Óbvio que o orçamento secreto foi fundamental, mas o presidente da Câmara tem habilidade pouco percebida fora do Congresso: sabe até onde e o que pode pedir a cada um de seus colegas. Não cobrou dos paulistas ligados a empresários que votassem a favor da tributação de dividendos e não pediu à esquerda que consentisse com a privatização dos Correios ou da Eletrobras. Foi buscar esses votos em outros campos. Orgulha-se de lembrar o nome de todos os 513 deputados, assim como sabe de cabeça quem está em busca só de recursos para suas bases e para quem uma relatoria de um projeto é mais importante do que emendas.

A vitória esmagadora que se desenha suscitará, de pronto, o debate sobre mudar a Constituição para permitir a reeleição dos presidentes das duas Casas do Congresso em meio de mandato (hoje só é possível de uma legislatura para outra). Não vai faltar quem se disponha a, já no dia 2 de fevereiro, protocolar essa PEC. Aliados rejeitam a ideia e dizem que desestabilizaria sua base de apoio porque Republicanos e União esperam sucedê-lo em 2025. Há os que o projetem até como ministro de Lula. A ver.

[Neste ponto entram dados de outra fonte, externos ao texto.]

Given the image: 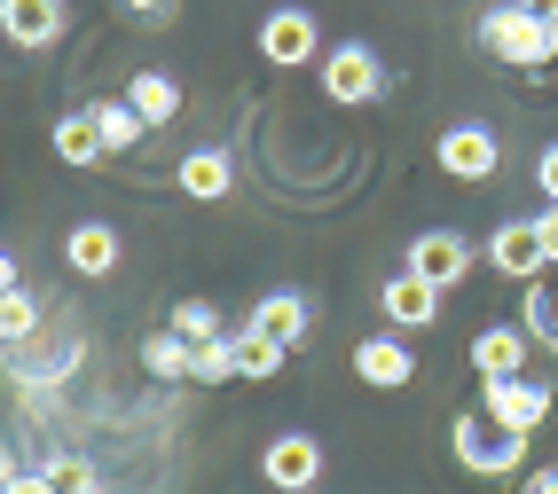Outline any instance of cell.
<instances>
[{
    "mask_svg": "<svg viewBox=\"0 0 558 494\" xmlns=\"http://www.w3.org/2000/svg\"><path fill=\"white\" fill-rule=\"evenodd\" d=\"M63 251H71V268H80V275H110V268H119V227H102V220H80Z\"/></svg>",
    "mask_w": 558,
    "mask_h": 494,
    "instance_id": "16",
    "label": "cell"
},
{
    "mask_svg": "<svg viewBox=\"0 0 558 494\" xmlns=\"http://www.w3.org/2000/svg\"><path fill=\"white\" fill-rule=\"evenodd\" d=\"M433 158H440V173H457V181H488V173L504 165V141H496L488 126H449Z\"/></svg>",
    "mask_w": 558,
    "mask_h": 494,
    "instance_id": "7",
    "label": "cell"
},
{
    "mask_svg": "<svg viewBox=\"0 0 558 494\" xmlns=\"http://www.w3.org/2000/svg\"><path fill=\"white\" fill-rule=\"evenodd\" d=\"M480 48H488L496 63H519V71H543V63H558V24H543V16H527V9H488L480 16Z\"/></svg>",
    "mask_w": 558,
    "mask_h": 494,
    "instance_id": "1",
    "label": "cell"
},
{
    "mask_svg": "<svg viewBox=\"0 0 558 494\" xmlns=\"http://www.w3.org/2000/svg\"><path fill=\"white\" fill-rule=\"evenodd\" d=\"M386 314H393V330H425V322L440 314V291H433L425 275H409V268H401V275L386 283Z\"/></svg>",
    "mask_w": 558,
    "mask_h": 494,
    "instance_id": "13",
    "label": "cell"
},
{
    "mask_svg": "<svg viewBox=\"0 0 558 494\" xmlns=\"http://www.w3.org/2000/svg\"><path fill=\"white\" fill-rule=\"evenodd\" d=\"M511 9H527V16H543V24H558V0H511Z\"/></svg>",
    "mask_w": 558,
    "mask_h": 494,
    "instance_id": "31",
    "label": "cell"
},
{
    "mask_svg": "<svg viewBox=\"0 0 558 494\" xmlns=\"http://www.w3.org/2000/svg\"><path fill=\"white\" fill-rule=\"evenodd\" d=\"M9 479H16V464H9V447H0V486H9Z\"/></svg>",
    "mask_w": 558,
    "mask_h": 494,
    "instance_id": "33",
    "label": "cell"
},
{
    "mask_svg": "<svg viewBox=\"0 0 558 494\" xmlns=\"http://www.w3.org/2000/svg\"><path fill=\"white\" fill-rule=\"evenodd\" d=\"M126 102L142 110V126H166L173 110H181V87L166 79V71H134V87H126Z\"/></svg>",
    "mask_w": 558,
    "mask_h": 494,
    "instance_id": "17",
    "label": "cell"
},
{
    "mask_svg": "<svg viewBox=\"0 0 558 494\" xmlns=\"http://www.w3.org/2000/svg\"><path fill=\"white\" fill-rule=\"evenodd\" d=\"M56 158H63V165H95V158H110L87 110H71V119H56Z\"/></svg>",
    "mask_w": 558,
    "mask_h": 494,
    "instance_id": "18",
    "label": "cell"
},
{
    "mask_svg": "<svg viewBox=\"0 0 558 494\" xmlns=\"http://www.w3.org/2000/svg\"><path fill=\"white\" fill-rule=\"evenodd\" d=\"M449 440H457V464L480 471V479H511V471H519V455H527V440L504 432L488 408H464L457 424H449Z\"/></svg>",
    "mask_w": 558,
    "mask_h": 494,
    "instance_id": "2",
    "label": "cell"
},
{
    "mask_svg": "<svg viewBox=\"0 0 558 494\" xmlns=\"http://www.w3.org/2000/svg\"><path fill=\"white\" fill-rule=\"evenodd\" d=\"M181 188H190L197 205H220L236 188V165H229V149H190L181 158Z\"/></svg>",
    "mask_w": 558,
    "mask_h": 494,
    "instance_id": "14",
    "label": "cell"
},
{
    "mask_svg": "<svg viewBox=\"0 0 558 494\" xmlns=\"http://www.w3.org/2000/svg\"><path fill=\"white\" fill-rule=\"evenodd\" d=\"M259 55H268L276 71L315 63V16H307V9H276L268 24H259Z\"/></svg>",
    "mask_w": 558,
    "mask_h": 494,
    "instance_id": "9",
    "label": "cell"
},
{
    "mask_svg": "<svg viewBox=\"0 0 558 494\" xmlns=\"http://www.w3.org/2000/svg\"><path fill=\"white\" fill-rule=\"evenodd\" d=\"M173 337H190V346H213V337H220V314L205 307V298H181V307H173Z\"/></svg>",
    "mask_w": 558,
    "mask_h": 494,
    "instance_id": "24",
    "label": "cell"
},
{
    "mask_svg": "<svg viewBox=\"0 0 558 494\" xmlns=\"http://www.w3.org/2000/svg\"><path fill=\"white\" fill-rule=\"evenodd\" d=\"M236 376V346L213 337V346H190V385H229Z\"/></svg>",
    "mask_w": 558,
    "mask_h": 494,
    "instance_id": "21",
    "label": "cell"
},
{
    "mask_svg": "<svg viewBox=\"0 0 558 494\" xmlns=\"http://www.w3.org/2000/svg\"><path fill=\"white\" fill-rule=\"evenodd\" d=\"M87 119H95V134H102V149H134L142 134H150V126H142V110H134V102H95V110H87Z\"/></svg>",
    "mask_w": 558,
    "mask_h": 494,
    "instance_id": "19",
    "label": "cell"
},
{
    "mask_svg": "<svg viewBox=\"0 0 558 494\" xmlns=\"http://www.w3.org/2000/svg\"><path fill=\"white\" fill-rule=\"evenodd\" d=\"M409 275H425L433 291H449L472 275V244L457 236V227H425L417 244H409Z\"/></svg>",
    "mask_w": 558,
    "mask_h": 494,
    "instance_id": "6",
    "label": "cell"
},
{
    "mask_svg": "<svg viewBox=\"0 0 558 494\" xmlns=\"http://www.w3.org/2000/svg\"><path fill=\"white\" fill-rule=\"evenodd\" d=\"M378 87H386V71H378V55H369L362 40H347V48H330V63H323V95L330 102H378Z\"/></svg>",
    "mask_w": 558,
    "mask_h": 494,
    "instance_id": "4",
    "label": "cell"
},
{
    "mask_svg": "<svg viewBox=\"0 0 558 494\" xmlns=\"http://www.w3.org/2000/svg\"><path fill=\"white\" fill-rule=\"evenodd\" d=\"M354 376H362V385H378V393H401L409 376H417V361H409L401 337H362V346H354Z\"/></svg>",
    "mask_w": 558,
    "mask_h": 494,
    "instance_id": "12",
    "label": "cell"
},
{
    "mask_svg": "<svg viewBox=\"0 0 558 494\" xmlns=\"http://www.w3.org/2000/svg\"><path fill=\"white\" fill-rule=\"evenodd\" d=\"M519 494H558V464H543V471H527V486Z\"/></svg>",
    "mask_w": 558,
    "mask_h": 494,
    "instance_id": "29",
    "label": "cell"
},
{
    "mask_svg": "<svg viewBox=\"0 0 558 494\" xmlns=\"http://www.w3.org/2000/svg\"><path fill=\"white\" fill-rule=\"evenodd\" d=\"M142 361H150V376H190V337H150V346H142Z\"/></svg>",
    "mask_w": 558,
    "mask_h": 494,
    "instance_id": "25",
    "label": "cell"
},
{
    "mask_svg": "<svg viewBox=\"0 0 558 494\" xmlns=\"http://www.w3.org/2000/svg\"><path fill=\"white\" fill-rule=\"evenodd\" d=\"M126 16H142V24H173V0H119Z\"/></svg>",
    "mask_w": 558,
    "mask_h": 494,
    "instance_id": "27",
    "label": "cell"
},
{
    "mask_svg": "<svg viewBox=\"0 0 558 494\" xmlns=\"http://www.w3.org/2000/svg\"><path fill=\"white\" fill-rule=\"evenodd\" d=\"M32 330H40V307H32V291H0V346H24Z\"/></svg>",
    "mask_w": 558,
    "mask_h": 494,
    "instance_id": "22",
    "label": "cell"
},
{
    "mask_svg": "<svg viewBox=\"0 0 558 494\" xmlns=\"http://www.w3.org/2000/svg\"><path fill=\"white\" fill-rule=\"evenodd\" d=\"M527 346H535V337H527V330H511V322L480 330V337H472V369H480V385H488V376H527Z\"/></svg>",
    "mask_w": 558,
    "mask_h": 494,
    "instance_id": "11",
    "label": "cell"
},
{
    "mask_svg": "<svg viewBox=\"0 0 558 494\" xmlns=\"http://www.w3.org/2000/svg\"><path fill=\"white\" fill-rule=\"evenodd\" d=\"M252 330H268L276 346H300V337H307V298L300 291H268L252 307Z\"/></svg>",
    "mask_w": 558,
    "mask_h": 494,
    "instance_id": "15",
    "label": "cell"
},
{
    "mask_svg": "<svg viewBox=\"0 0 558 494\" xmlns=\"http://www.w3.org/2000/svg\"><path fill=\"white\" fill-rule=\"evenodd\" d=\"M0 494H56V486H48L40 471H32V479H9V486H0Z\"/></svg>",
    "mask_w": 558,
    "mask_h": 494,
    "instance_id": "30",
    "label": "cell"
},
{
    "mask_svg": "<svg viewBox=\"0 0 558 494\" xmlns=\"http://www.w3.org/2000/svg\"><path fill=\"white\" fill-rule=\"evenodd\" d=\"M0 32L16 48H56L63 40V0H0Z\"/></svg>",
    "mask_w": 558,
    "mask_h": 494,
    "instance_id": "10",
    "label": "cell"
},
{
    "mask_svg": "<svg viewBox=\"0 0 558 494\" xmlns=\"http://www.w3.org/2000/svg\"><path fill=\"white\" fill-rule=\"evenodd\" d=\"M40 479H48L56 494H95V464H87V455H56Z\"/></svg>",
    "mask_w": 558,
    "mask_h": 494,
    "instance_id": "26",
    "label": "cell"
},
{
    "mask_svg": "<svg viewBox=\"0 0 558 494\" xmlns=\"http://www.w3.org/2000/svg\"><path fill=\"white\" fill-rule=\"evenodd\" d=\"M519 330H527L535 346H550V354H558V291H543V283H535V291H527V322H519Z\"/></svg>",
    "mask_w": 558,
    "mask_h": 494,
    "instance_id": "23",
    "label": "cell"
},
{
    "mask_svg": "<svg viewBox=\"0 0 558 494\" xmlns=\"http://www.w3.org/2000/svg\"><path fill=\"white\" fill-rule=\"evenodd\" d=\"M480 408H488L504 432L535 440V424L550 416V385H543V376H488V393H480Z\"/></svg>",
    "mask_w": 558,
    "mask_h": 494,
    "instance_id": "3",
    "label": "cell"
},
{
    "mask_svg": "<svg viewBox=\"0 0 558 494\" xmlns=\"http://www.w3.org/2000/svg\"><path fill=\"white\" fill-rule=\"evenodd\" d=\"M488 259H496V275H511V283H543V236H535V220H504L496 236H488Z\"/></svg>",
    "mask_w": 558,
    "mask_h": 494,
    "instance_id": "8",
    "label": "cell"
},
{
    "mask_svg": "<svg viewBox=\"0 0 558 494\" xmlns=\"http://www.w3.org/2000/svg\"><path fill=\"white\" fill-rule=\"evenodd\" d=\"M535 188H543V197H550V205H558V141H550V149H543V165H535Z\"/></svg>",
    "mask_w": 558,
    "mask_h": 494,
    "instance_id": "28",
    "label": "cell"
},
{
    "mask_svg": "<svg viewBox=\"0 0 558 494\" xmlns=\"http://www.w3.org/2000/svg\"><path fill=\"white\" fill-rule=\"evenodd\" d=\"M0 291H24L16 283V251H0Z\"/></svg>",
    "mask_w": 558,
    "mask_h": 494,
    "instance_id": "32",
    "label": "cell"
},
{
    "mask_svg": "<svg viewBox=\"0 0 558 494\" xmlns=\"http://www.w3.org/2000/svg\"><path fill=\"white\" fill-rule=\"evenodd\" d=\"M259 471H268V486H276V494H307V486L323 479V440H307V432H283V440H268Z\"/></svg>",
    "mask_w": 558,
    "mask_h": 494,
    "instance_id": "5",
    "label": "cell"
},
{
    "mask_svg": "<svg viewBox=\"0 0 558 494\" xmlns=\"http://www.w3.org/2000/svg\"><path fill=\"white\" fill-rule=\"evenodd\" d=\"M229 346H236V376H276V369H283V354H291V346H276L268 330H236Z\"/></svg>",
    "mask_w": 558,
    "mask_h": 494,
    "instance_id": "20",
    "label": "cell"
}]
</instances>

Em campanha à reeleição, Lira promete aos colegas que será independente. Não votará tudo que o PT quer, mas não trabalhará contra. Aos que o apontam de novo como primeiro-ministro, admite que teve papel fundamental no governo Bolsonaro, como na derrubada na marra do preço da gasolina, mas atribui à falta de coordenação e inciativa do presidente, e diz esperar que com Lula as coisas sejam diferentes, que cheguem mais “amarradas e negociadas” ao Parlamento. Sua função seria, na sua visão, a de presidente da Câmara: mediar os conflitos e, na falta de consenso, pautar. Quem tiver mais votos leva.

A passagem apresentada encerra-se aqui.